Accenture is pulling out of the Media Auditing business and from August this year will cease to act as media auditors for advertisers who wish to measure the performance of their media agencies. Accenture is yet to formally announce this move externally, although it has been reported that this withdrawal from the auditing business will be conveyed to clients over the next few days and weeks.
An Accenture Spokesman confirmed:
We have decided to ramp down the area of our business that performs media auditing, benchmarking and agency pitch services by the end of August…
…as part of the plan, we will work with clients to fulfill existing commitments and support their transitions
This is not a surprise and was becoming a conflict of interest with Accenture’s programmatic offering; in terms of potential revenue streams, it was a no brainer to stop auditing and concentrate on the programmatic offering. There is also no doubt the media audit needed to evolve and this will happen.
At 23 Media Audits we already audit based on our in-house technique of price performance and delivery across all media, not just the traditional media channels. We look at the brand and ask if using certain media has a benefit to a particular brand – when an audit delivers benchmarking, strategy and modern trading techniques then you have an audit for the 21st century.

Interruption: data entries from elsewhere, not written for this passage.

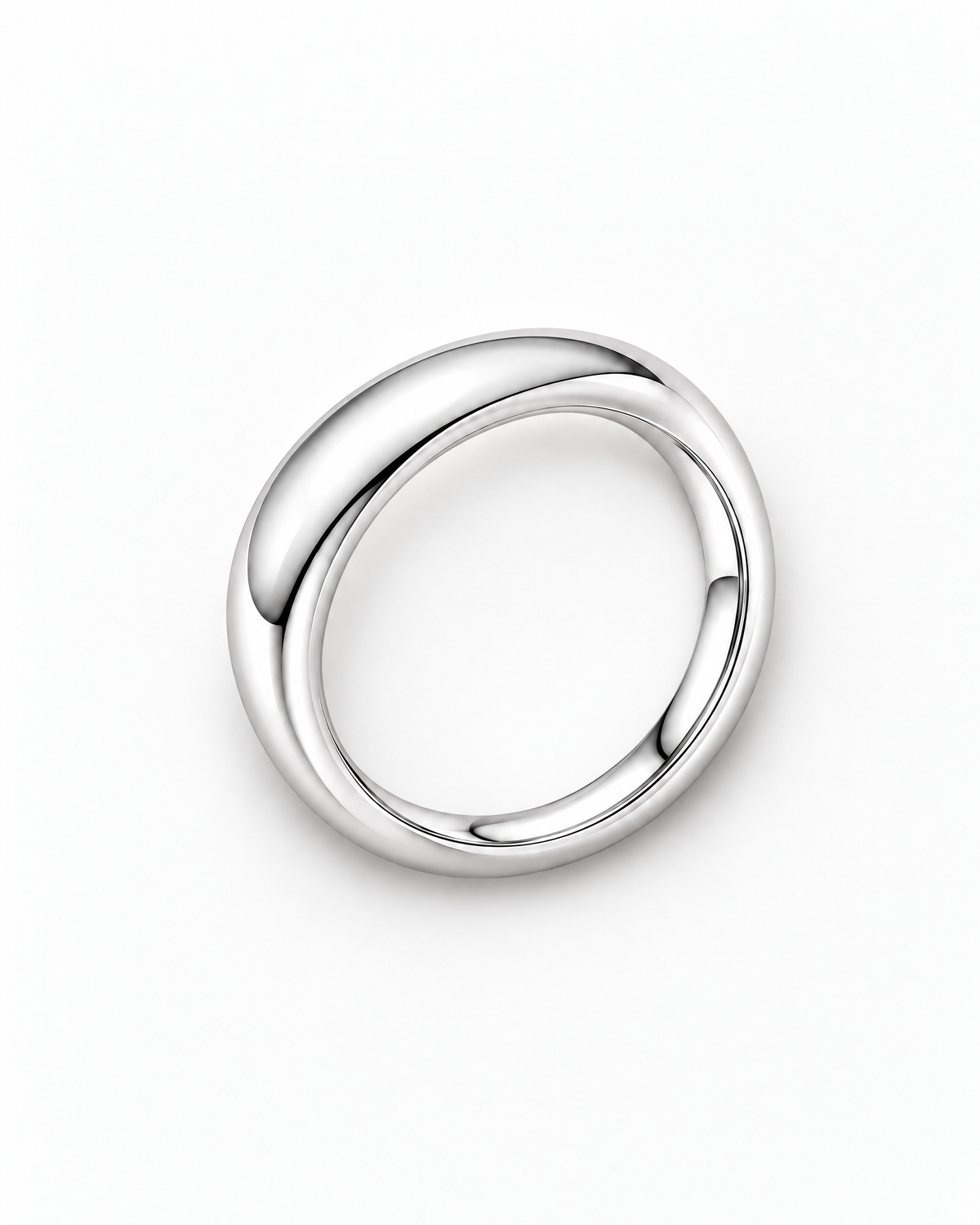The Norden Plain Band Ring in polished silver, overhead face-up resting view on a pearl-white studio background, reference-based AI visualization.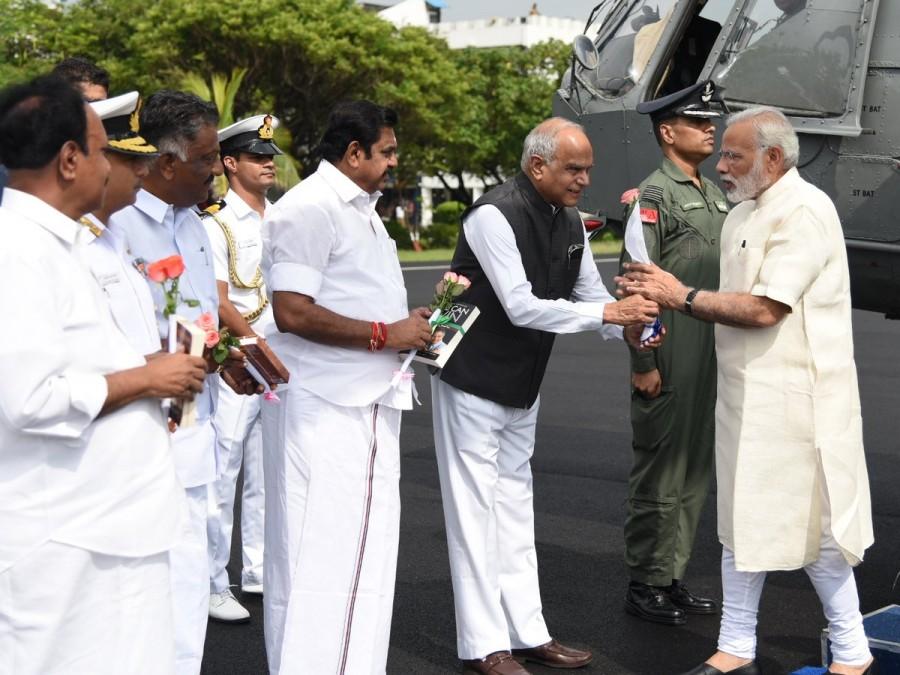 TN Guv Banwarilal Purohit welcomes PM Narendra Modi on his arrival at Chennai. Narendra Modi,Narendra Modi in Chennai,CM Edappadi K Palaniswami,O. Panneerselvam,TN Guv Banwarilal Purohit,PM Narendra Modi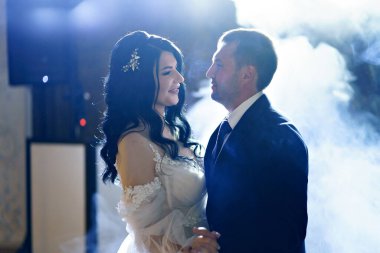 Gelinlik giymiş gelin ve damat ağır dumanla karanlık bir salonda dans ediyor..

Media Auditing will still deliver a far more transparent and statistical measure than the majority of subjective consultancies who are now saying it is no longer fit for purpose.
If Accenture was carrying out your media auditing and you are looking for a media audit that incorporates modern media techniques then please get in touch for a free no obligation consultation.
Industry insiders will say that this is a sensible move by Accenture as they have long battled client concerns of a potential conflict of interest, and competitors are quick to point out that the data mined from their audit work enabled Accenture to gain a potential competitive advantage when bidding for ad buying contracts.
This has predictably led to trust issues in the market place with many commentators remaining unconvinced how Accenture could sustain an objective approach to auditing ad agencies when they own a business arm that actively competes with these other agencies.
Accenture had consistently maintained it operated a Chinese Wall approach to the two businesses but many major clients remained cynical about the perception of letting the fox guard the henhouse. So once industry heavyweight WPP voted with their feet last summer and ceased its auditing contract with Accenture it seemed only a matter of time before this division closure decision was taken.
Accenture is sure to gain more than they lose from this move. Released figures show that their media auditing arm accounted for only 0.1% of their total earnings and is a relatively small price to pay for potentially restoring some market credibility.
So, what does this mean for media auditing in the future? Well aside from a number of Accenture clients looking for a new home in the short term, it could be seen as a positive step for the auditing industry.
Inevitably it may lead to some advertisers weighing up their auditing options in the coming months.
Some observers have been saying that media auditing is an inaccurate method of evaluation. These very same observers are also trying to poach the clients; Why? Because they understand that the auditing model does work in terms of a business model and they end up ultimately delivering the very thing they said was not fit for purpose in the first place.
At 23 Media Audits, we pride ourselves on being free from all third-party influence and having the most up to date techniques in the auditing market, especially via our digital audit. We believe this makes us a far more appealing option than the majority of players in the market.
Whatever the fall out from Accenture’s decision, one thing is crystal clear. It sends the unequivocal message that the market demands the provision of auditing services must be undertaken by independent companies who have no tangible links to the very people they are supposed to be monitoring.